What to do:
Extract the forum thread on Frank Bello's bass sound in full, word for word.

Given passage:
○ ○ ○ ○ ○
# Frank Bello Bass Sound



## DXL (Jul 23, 2013)

Can someone please help me find out how to get the bass sound Frank Bello of Anthrax uses in this song?


This is the bass track of another one of their songs where he uses the same sound but you can hear the bass more clearly


just in case you can't tell what I mean by "sound" I mean that sort of floppy/clangy sound his notes have


----------



## TemjinStrife (Jul 23, 2013)

Super low action, plucked hard with fingers so the strings bounce off the frets. Passive bass into what sounds like an SVT mildly overdriven.


----------



## RevelGTR (Jul 24, 2013)

and anger!


----------



## HeHasTheJazzHands (Jul 24, 2013)

Caught In A Mosh was with an ESP P bass with an EMG P/J set pushing an Ampeg SVT, I believe. I'm Alive was done with a J-bass loaded with a Samarium Cobalt Noiseless J in the bridge and a Duncan 1/4th Pounder in the middle. He also started using a Hartke LH1000 during Worship Music.
○ ○ ○ ○ ○
Stored items from a collection:
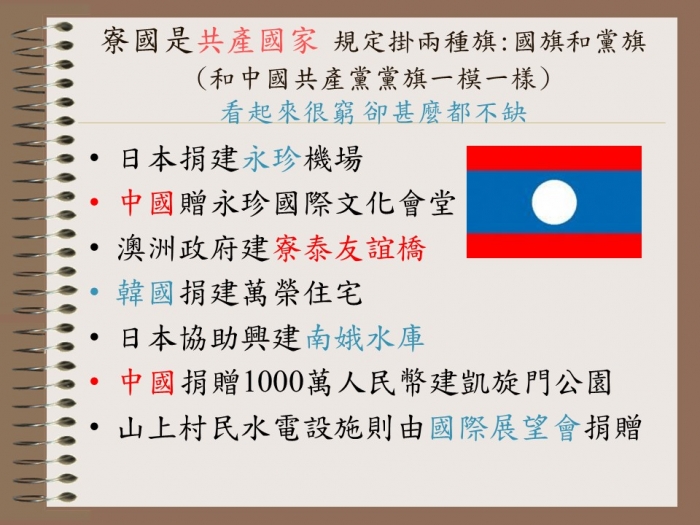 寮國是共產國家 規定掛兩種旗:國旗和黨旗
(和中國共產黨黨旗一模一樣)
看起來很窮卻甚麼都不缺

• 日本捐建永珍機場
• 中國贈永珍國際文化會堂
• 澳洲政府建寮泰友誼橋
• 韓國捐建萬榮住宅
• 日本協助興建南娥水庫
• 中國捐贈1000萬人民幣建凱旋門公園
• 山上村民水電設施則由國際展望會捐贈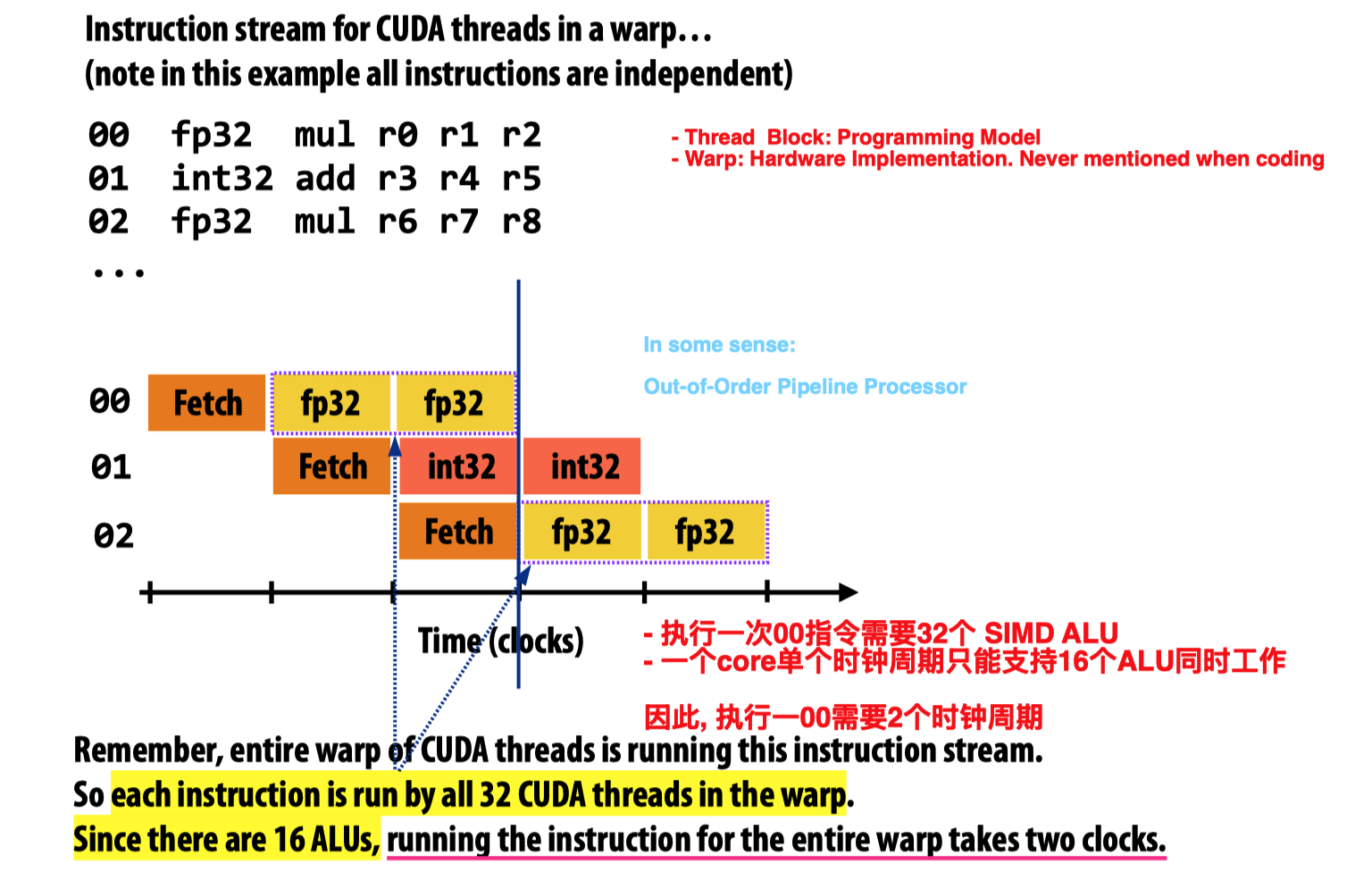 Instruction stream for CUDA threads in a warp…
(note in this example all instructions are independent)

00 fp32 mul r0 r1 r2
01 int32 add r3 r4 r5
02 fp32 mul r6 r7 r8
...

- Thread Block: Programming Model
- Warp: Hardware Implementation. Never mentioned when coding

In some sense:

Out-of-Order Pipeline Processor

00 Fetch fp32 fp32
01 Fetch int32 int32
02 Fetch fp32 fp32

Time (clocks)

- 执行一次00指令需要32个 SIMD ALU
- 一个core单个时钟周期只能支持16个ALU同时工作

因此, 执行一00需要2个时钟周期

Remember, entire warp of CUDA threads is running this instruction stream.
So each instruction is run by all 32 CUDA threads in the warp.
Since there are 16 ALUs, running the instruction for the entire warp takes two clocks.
○ ○ ○ ○ ○
Answer area:
# Frank Bello Bass Sound



## DXL (Jul 23, 2013)

Can someone please help me find out how to get the bass sound Frank Bello of Anthrax uses in this song?


This is the bass track of another one of their songs where he uses the same sound but you can hear the bass more clearly


just in case you can't tell what I mean by "sound" I mean that sort of floppy/clangy sound his notes have


----------



## TemjinStrife (Jul 23, 2013)

Super low action, plucked hard with fingers so the strings bounce off the frets. Passive bass into what sounds like an SVT mildly overdriven.


----------



## RevelGTR (Jul 24, 2013)

and anger!


----------



## HeHasTheJazzHands (Jul 24, 2013)

Caught In A Mosh was with an ESP P bass with an EMG P/J set pushing an Ampeg SVT, I believe. I'm Alive was done with a J-bass loaded with a Samarium Cobalt Noiseless J in the bridge and a Duncan 1/4th Pounder in the middle. He also started using a Hartke LH1000 during Worship Music.